[PATCH 1/2] drm/i915: Drop rq->ring->vma peeking from error capture

Fri Apr 24 19:38:29 UTC 2020

We only hold the active spinlock while dumping the error state, and this
does not prevent another thread from retiring the request -- as it is
quite possible that despite us capturing the current state, the GPU has
completed the request.
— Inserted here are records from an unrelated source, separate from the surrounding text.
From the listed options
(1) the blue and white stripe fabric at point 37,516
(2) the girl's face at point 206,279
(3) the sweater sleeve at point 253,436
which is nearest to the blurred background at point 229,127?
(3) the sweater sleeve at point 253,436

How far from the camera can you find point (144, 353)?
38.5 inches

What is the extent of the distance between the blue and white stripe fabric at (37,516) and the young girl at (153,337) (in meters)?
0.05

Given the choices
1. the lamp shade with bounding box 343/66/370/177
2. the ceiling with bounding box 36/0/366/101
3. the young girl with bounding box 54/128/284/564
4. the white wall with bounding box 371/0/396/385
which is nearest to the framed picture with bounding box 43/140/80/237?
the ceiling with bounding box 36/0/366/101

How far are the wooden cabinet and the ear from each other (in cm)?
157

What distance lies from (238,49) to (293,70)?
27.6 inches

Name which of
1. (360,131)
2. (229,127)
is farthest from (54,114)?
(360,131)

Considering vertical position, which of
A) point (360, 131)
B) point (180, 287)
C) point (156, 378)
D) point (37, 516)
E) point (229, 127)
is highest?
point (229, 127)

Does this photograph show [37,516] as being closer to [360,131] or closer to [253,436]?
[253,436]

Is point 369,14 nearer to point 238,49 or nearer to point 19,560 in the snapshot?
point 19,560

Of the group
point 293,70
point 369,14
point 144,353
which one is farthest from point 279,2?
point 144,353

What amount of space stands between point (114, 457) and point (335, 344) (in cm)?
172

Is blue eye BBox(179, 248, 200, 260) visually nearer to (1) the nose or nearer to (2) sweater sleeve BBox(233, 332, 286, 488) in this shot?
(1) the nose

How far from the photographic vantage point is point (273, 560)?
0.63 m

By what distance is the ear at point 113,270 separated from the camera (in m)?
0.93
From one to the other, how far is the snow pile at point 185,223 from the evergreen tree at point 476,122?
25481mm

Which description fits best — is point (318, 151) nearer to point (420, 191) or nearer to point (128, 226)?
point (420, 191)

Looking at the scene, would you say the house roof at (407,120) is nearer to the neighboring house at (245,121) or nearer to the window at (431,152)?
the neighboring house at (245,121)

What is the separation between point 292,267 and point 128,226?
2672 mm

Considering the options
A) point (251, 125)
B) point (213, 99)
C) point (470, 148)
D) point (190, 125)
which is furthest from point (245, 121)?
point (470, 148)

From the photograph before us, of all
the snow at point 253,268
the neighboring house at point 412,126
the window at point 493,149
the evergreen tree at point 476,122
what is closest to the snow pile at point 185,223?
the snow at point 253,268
As such, it is dangerous to dereference state
below the request as it may already be freed, and the simplest way to
avoid the danger is not include it in the error state.

Closes: https://gitlab.freedesktop.org/drm/intel/-/issues/1788
Signed-off-by: Chris Wilson <chris at chris-wilson.co.uk>
Cc: Mika Kuoppala <mika.kuoppala at linux.intel.com>
Cc: Andi Shyti <andi.shyti at intel.com>
---
 drivers/gpu/drm/i915/i915_gpu_error.c | 18 ++++++++++++------
 drivers/gpu/drm/i915/i915_gpu_error.h |  1 -
 2 files changed, 12 insertions(+), 7 deletions(-)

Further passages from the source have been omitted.